The setup is less about a single Nvidia print and more about the market re-rating the AI supply chain from chip designer to bottleneck owner. TSM sits on the highest-leverage choke point: advanced node capacity plus packaging, where incremental utilization has outsized pricing power because customer demand is non-discretionary and qualification cycles are long. That makes TSM the cleaner way to express AI capex durability if investors worry Nvidia’s upside is becoming more fully priced while the supply chain still has room for margin expansion. The second-order winner is not just AMD; it is any customer with credible multi-sourcing pressure and scale ambition.
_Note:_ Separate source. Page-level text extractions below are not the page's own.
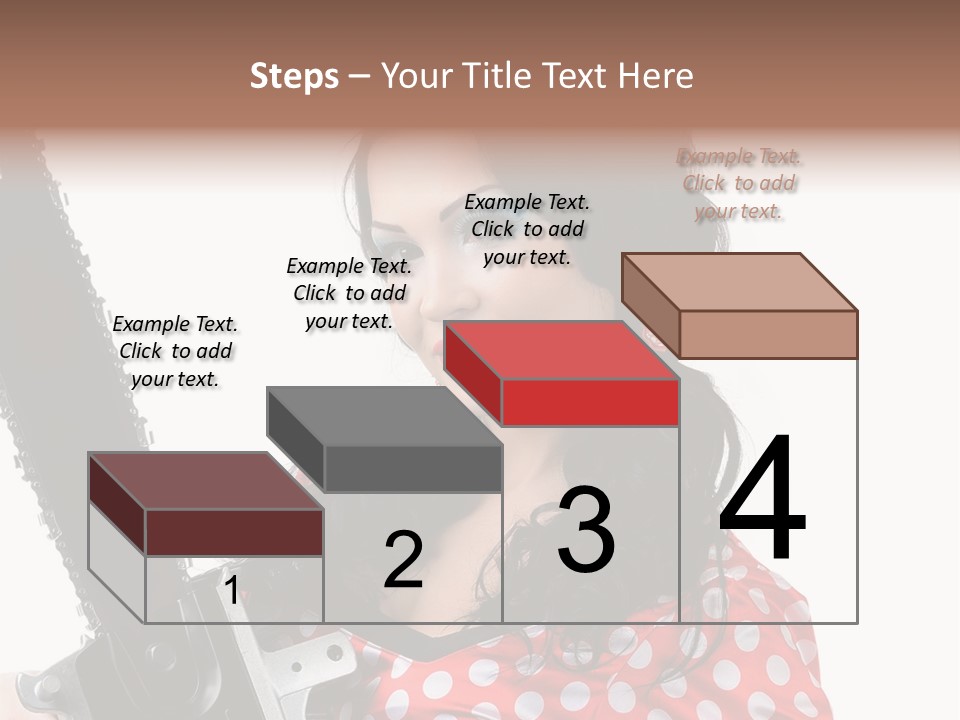 Steps – Your Title Text Here

Example Text. Click to add your text.

Example Text. Click to add your text.

Example Text. Click to add your text.

Example Text. Click to add your text.

1

2

3

4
If MI450 ramps and custom AI silicon broadens, TSM’s bargaining power improves because the ecosystem needs leading-edge wafer starts and advanced packaging simultaneously, tightening the market for capacity and potentially keeping lead times extended into 2027. That dynamic also supports select equipment and materials names, but the highest convexity remains with TSM because it captures both unit growth and mix shift. The main risk is that the AI narrative remains intact while spending gets re-phased, not canceled. If Nvidia’s commentary implies near-term digestion after a huge Blackwell/Vera Rubin ramp, the market could briefly punish the entire chain on de-stocking fears, even though TSM’s order book is more diversified than a single customer read-through would suggest. Over a 1-3 month horizon, that creates a better entry point than chasing into the event; over 12-24 months, the bigger risk is valuation compression if investors move from scarcity premium to normal-cycle multiples. The contrarian takeaway is that the consensus may be underestimating how much of AI economics now accrues to the manufacturing toll collector rather than the model owner. If AI demand broadens beyond hyperscalers into custom accelerators, the market could gradually assign TSM a structurally higher multiple for consistency, not just growth. In that regime, the trade is not simply long AI beta; it is long the asset that monetizes every winner.